La maîtrise de la qualité commence au pré
Reste que la question fondamentale est donc de déterminer comment améliorer la qualité sanitaire des fromages au lait cru sans altérer la diversité microbiologique qu'ils recèlent ? Pour les équipes de l'UMR « fromages » et « herbivores » de l'Inra, la maîtrise de la qualité est liée à bien des facteurs qui commencent par la gestion des surfaces fourragères. Fort d'une étude menée sur la zone de l'AOP saint-nectaire, Céline Delbès et Bruno Martin ont constaté que les « exploitations maîtrisant ou non la qualité sanitaire des produits ne se distinguent pas uniquement par la maîtrise des conditions de logement et l'hygiène de la traite. D'autres éléments liés à la cohérence globale du système d'élevage différencient les exploitations dans lesquelles des germes pathogènes ont été retrouvés de celles qui en sont exemptes. Ils se rapportent en particulier à la charge de travail des éleveurs, à la cohérence du système fourrager vis-à-vis de la taille du troupeau et à la maîtrise de l'alimentation des animaux au regard du niveau de production laitière ». Autant de pistes à explorer pour gagner en qualité et en réassurance.
Sophie Chatenet
Hafnia alvei 4597 / Une souche prometteuse
La souche hafnia alvei a été identifiée pour la première fois en 1954 dans du lait cru, puis retrouvée à maintes reprises dans des fromages traditionnels du type camembert ou livarot. Dans les années 1990, les contaminations des produits laitiers ont amené les industriels à pasteuriser le lait, perdant alors les arômes typiques appréciés par les amateurs de fromages. Hafnia alvei est aujourd’hui ajoutée en tant que ferment lactique dans le processus de fabrication des fromages au lait pasteurisé pour leur redonner une saveur d’antan. En 2015, des chercheurs de l’Inra, dans le cadre du projet Blastec, ont démontré sa capacité à inhiber les Escherichia coli produisant les shiga-toxines (STEC) et, plus récemment, Targedys, une entreprise de l’Ouest, en lien avec l’université de Rouen, a développé un probiotique intégrant cette souche, qui contribuerait à l’équilibre métabolique.Un peu d’histoire / Dis-moi quel fromage tu fabriques, je te dirai où et comment tu vis ?

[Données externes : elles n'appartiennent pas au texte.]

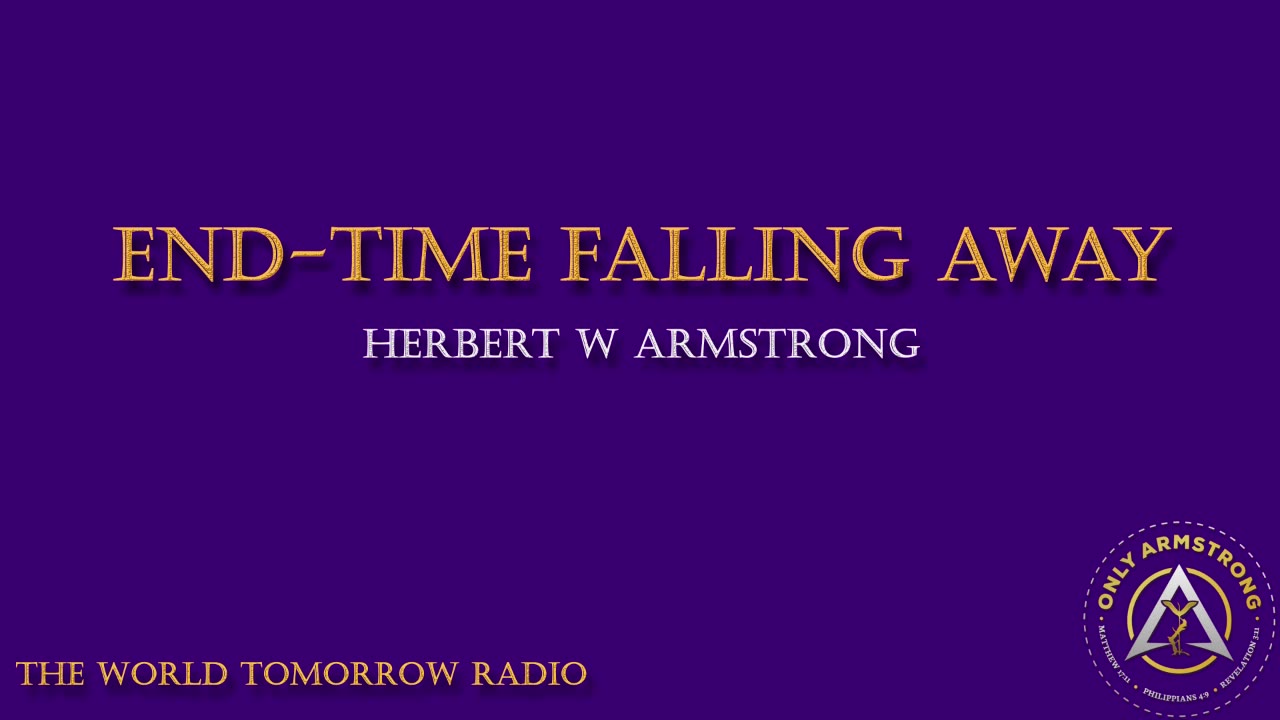 The World Tomorrow Radio- End-Time Falling Away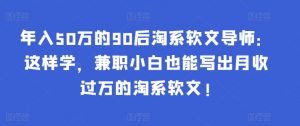 年入50万的90后淘系软文导师:这样学,兼职小白也能写出月收过万的淘系软文!-第一资源库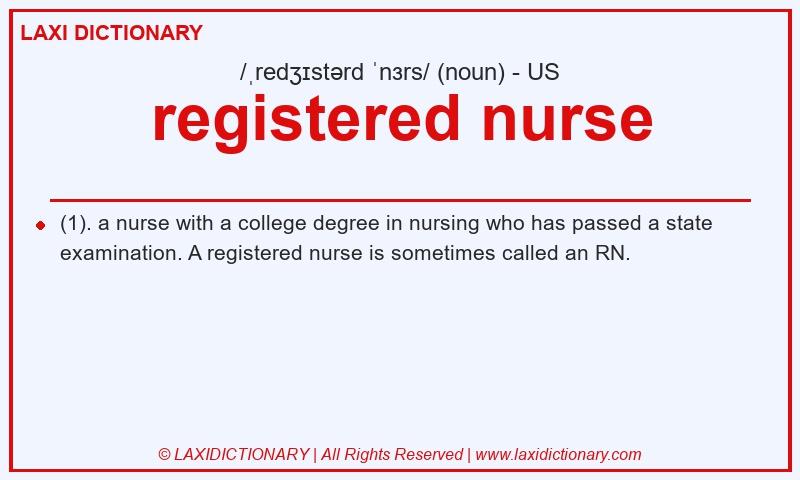 Definition registered nurse in American English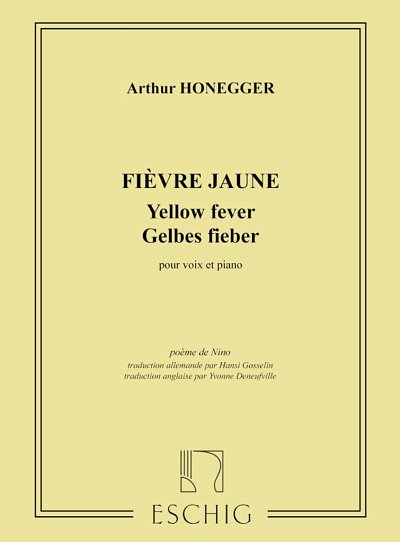 A. Honegger: Fievre Jaune Chant-Piano (Poesie De Nino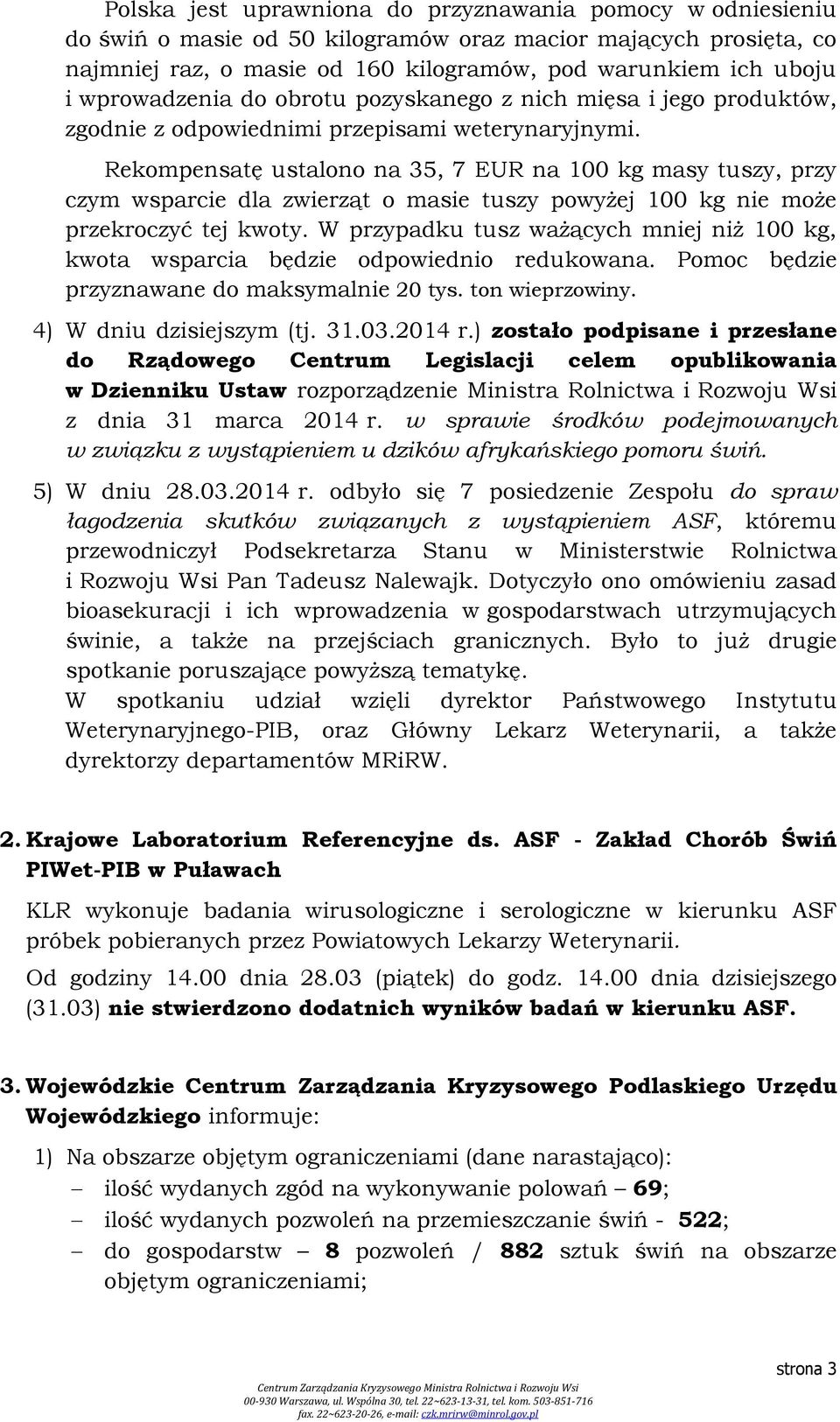 Rekompensatę ustalono na 35, 7 EUR na 100 kg masy tuszy, przy czym wsparcie dla zwierząt o masie tuszy powyżej 100 kg nie może przekroczyć tej kwoty.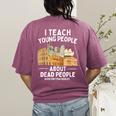 I Teach Young People About Dead People History Teachers Women's Comfort Colors T-Shirt Back Print Berry I Teach Young People About Dead People History Teachers Women's Comfort Colors T-Shirt Back Print Berry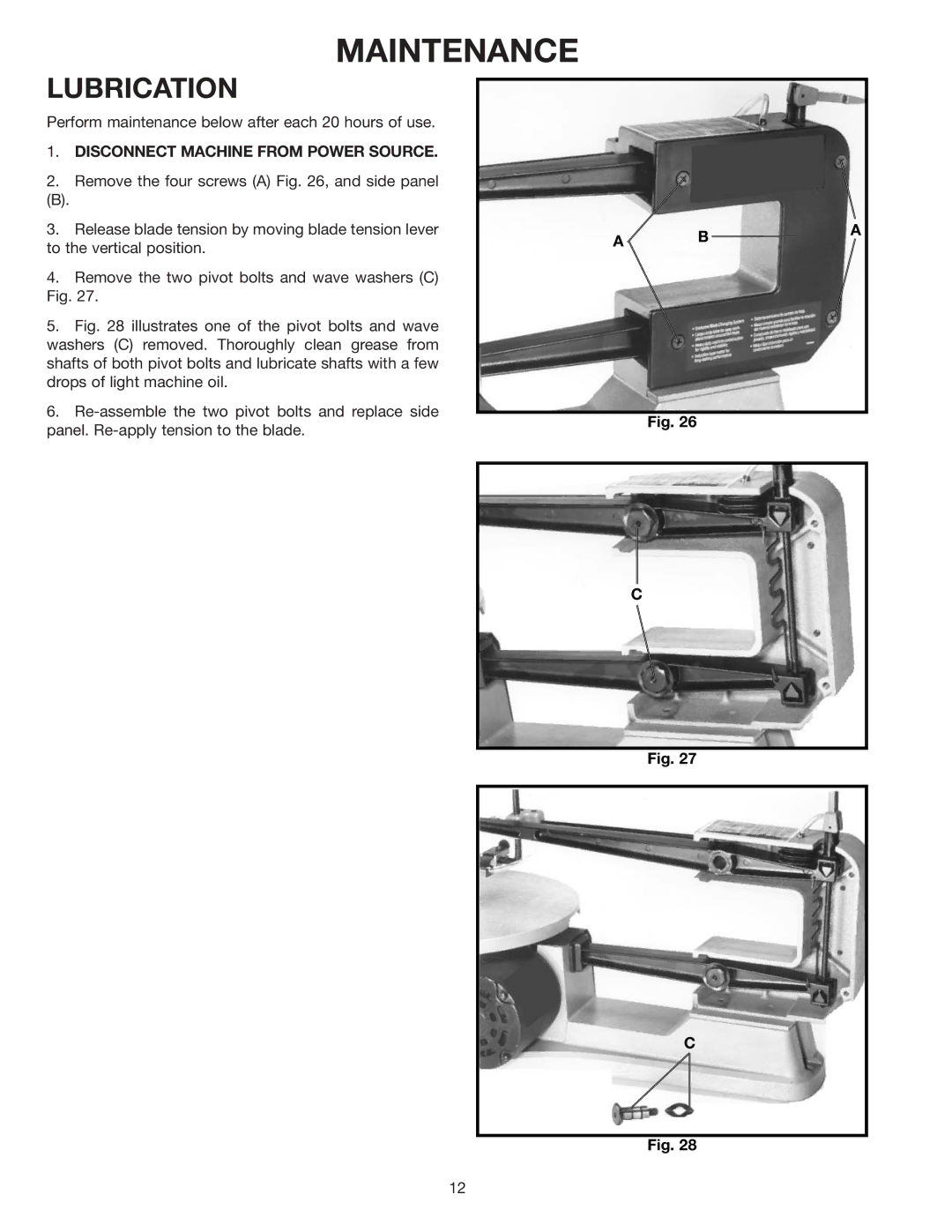 Delta SS200 instruction manual Maintenance, Lubrication 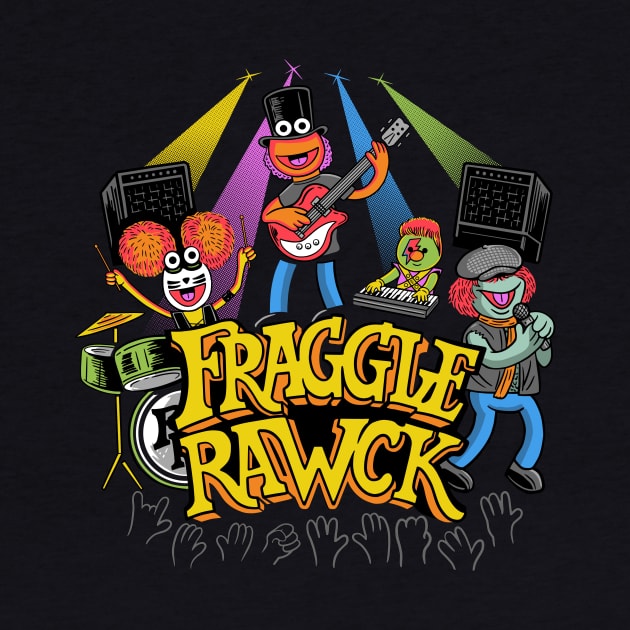 Fraggle RAWK by Made With Awesome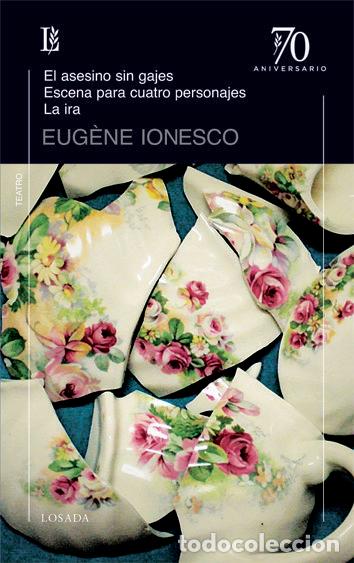 Livros: ASESINO SIN GAJES ESCENA PARA CUATRO PERSONAJES - IONESCO, EUGENE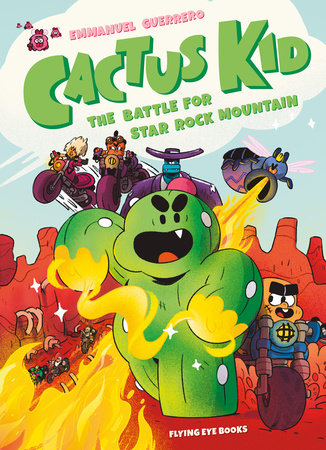 Cactus Kid: The Battle for Star Rock Mountain by Emmanuel Guerrero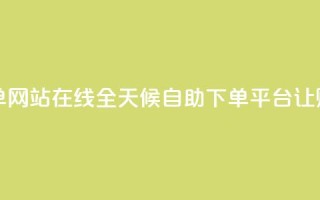 全网24小时自助下单网站在线 - 全天候自助下单平台让购物更便捷！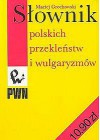 SLOWNIK POLSKICH PRZEKLENSTW I WULGARYZMOW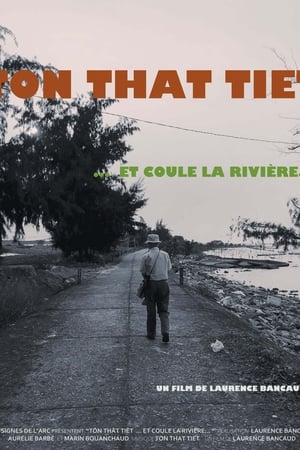 Tôn-Thât Tiêt… et coule la rivière…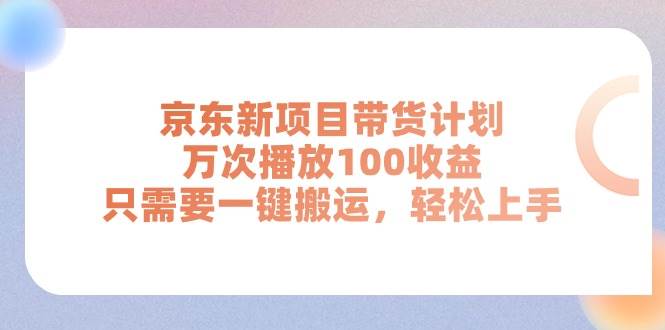 京东新项目带货计划，万次播放100收益，只需要一键搬运，轻松上手-韭菜网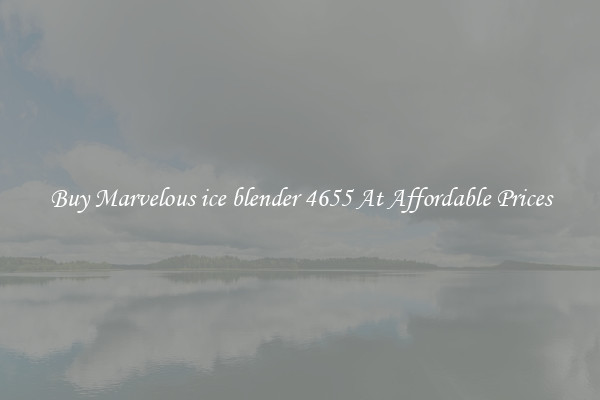 Buy Marvelous ice blender 4655 At Affordable Prices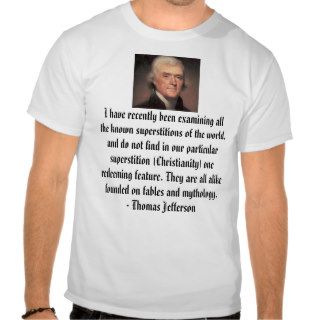 Thomas Jefferson, I have recently been examininT shirt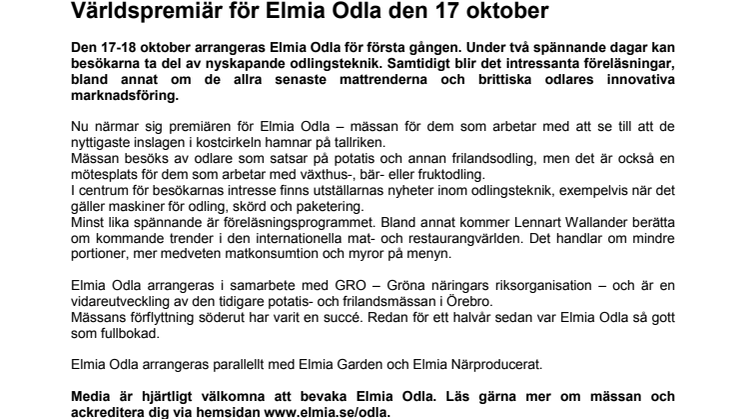 Världspremiär för Elmia Odla den 17 oktober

Le rôle essentiel des micro-organismes dans cette transformation n’a été révélé qu’il y a un siècle et demi par Louis Pasteur, tout comme les risques sanitaires liés à cet univers microbien. « Tous les grands fromages ont été inventés à une époque où l’on ne savait pas qu’ils contenaient des ferments », suggère Sylvie Lortal.